State deals with moths


First Posted: 2/11/2015

WAPAKONETA — Open houses are being held locally the next week for residents with questions about addressing ecological problems with gypsy moths. The first open house took place in Auglaize County on Wednesday.

Gypsy moth program manager David Adkins said while problems with the insect have not yet reached epidemic stage, they want to ensure that things stay that way.

“We are aggressive with stopping the spread,” Adkins said. “These moths can have a serious effect on local foilage.”

Gypsy moths grow in three stages, the larvae, pupa and the adult. The larvae stage is where they tend to be the most destructive, when they eat the foliage on local trees.

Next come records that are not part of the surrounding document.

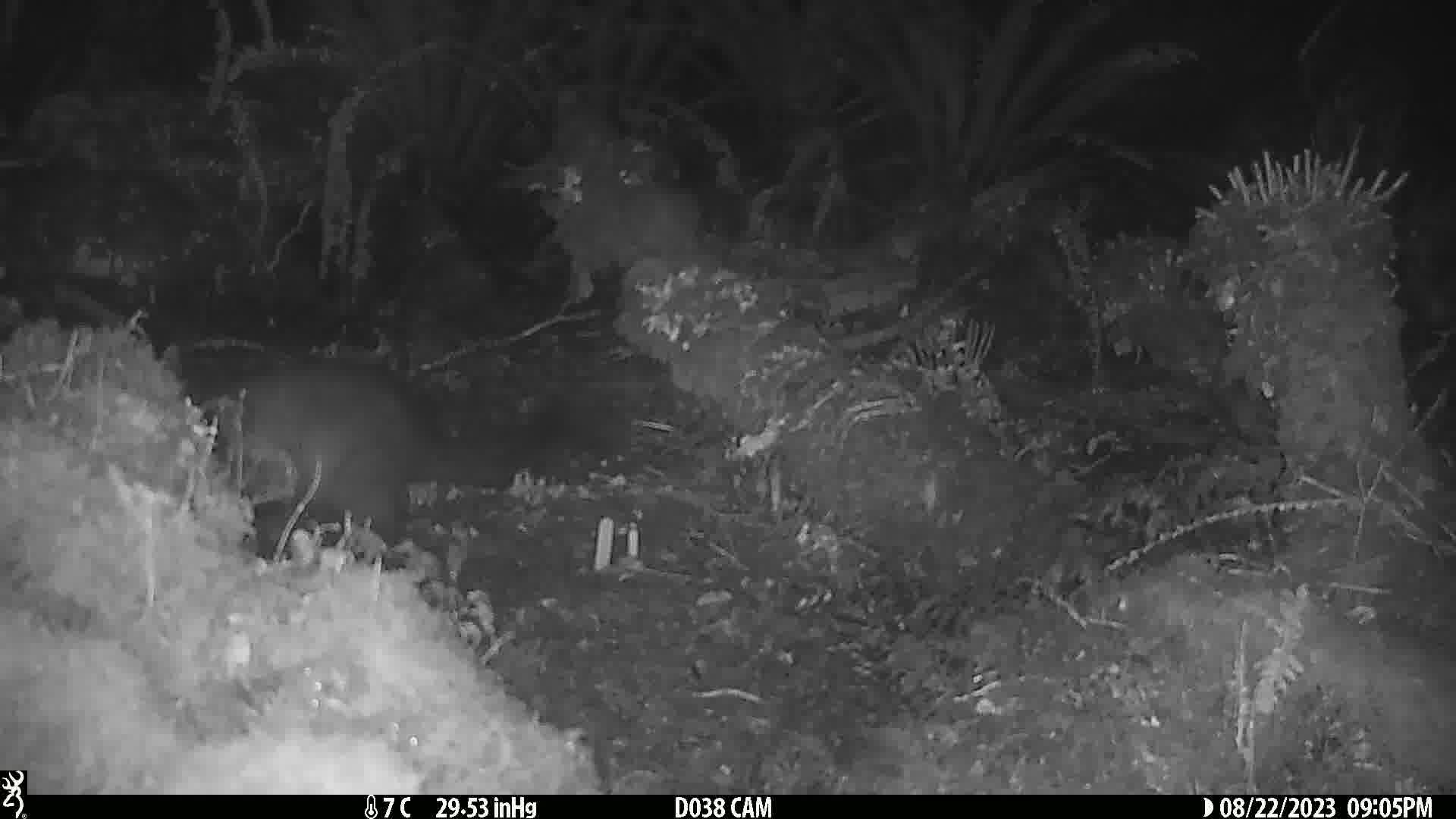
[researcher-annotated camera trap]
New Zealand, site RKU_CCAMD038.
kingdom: Animalia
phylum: Chordata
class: Mammalia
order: Diprotodontia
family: Phalangeridae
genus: Trichosurus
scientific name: Trichosurus vulpecula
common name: common brushtail possum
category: possum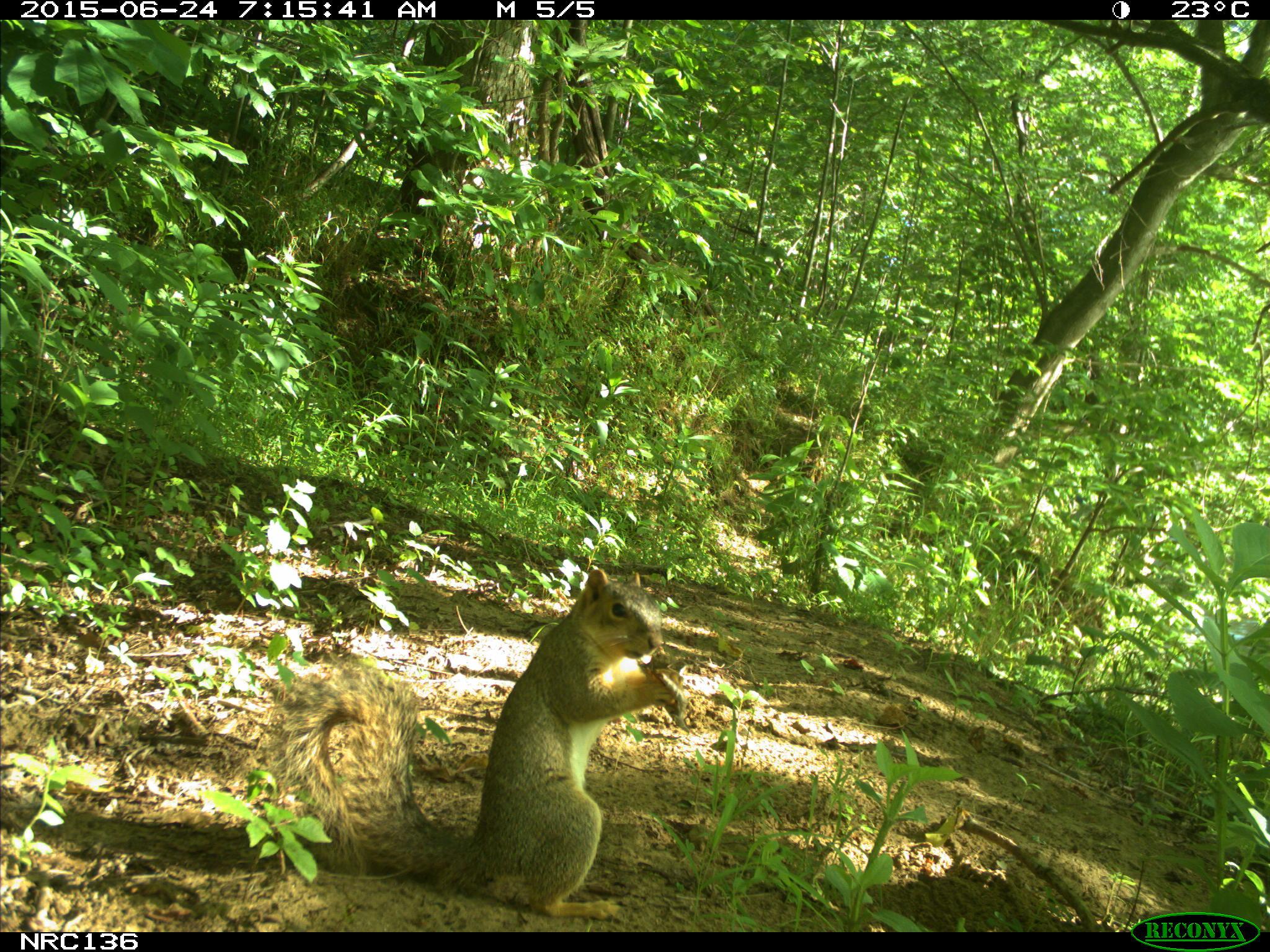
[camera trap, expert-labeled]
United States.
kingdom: Animalia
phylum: Chordata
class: Mammalia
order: Rodentia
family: Sciuridae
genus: Sciurus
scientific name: Sciurus niger cinereus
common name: eastern fox squirrel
Eastern Fox Squirrel (Sciurus niger cinereus).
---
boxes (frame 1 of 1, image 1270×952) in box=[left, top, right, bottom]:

While they affect more than 300 species of trees, they are particularly destructive on oaks. A three-year infestation can leave 90 percent of oak trees dead or dying. A three-year infestation averages about a 48 percent mortality rate with other species affected by the insect.

Adkins said that two areas had been marked for treatment in Auglaize County, a 344 acre space of land near Uniopolis and a 177 acre space near Cridersville.

Other local areas slated for treatment include 457 acres near Celina, 934 acres at Kendrick Woods, a large space of about 3,678 acres near Harrod, and 163 acres near Beaverdam. Adkins said public open houses would also be held from 6 to 8 p.m. Thursday at the Allen County Fairgrounds and at the Mercer County OSU Extension office in Celina. Other local county open houses will be held at the Hancock County OSU Extension in Findlay on Tuesday and the Ottawa Fire Department in Putnam County on Wednesday.

Adkins said the areas are considered for treatment based by the number of gypsy moths that get trapped in a designated period. Gypsy moth females produce between 500 and 1,000 eggs and release a pheromone to attract males to fertilize them. An altered version of the pheromone is produced for treatment and released in the treatment area, which confuses the males and usually leaves female eggs unfertilized.

Gypsy moths are not native to the United States. They were transported here in 1869 to cross-breed with silk worms to strengthen them. A storm destroyed the building where the cross-breading was taking place soon after to begin their destructive spread across the United States.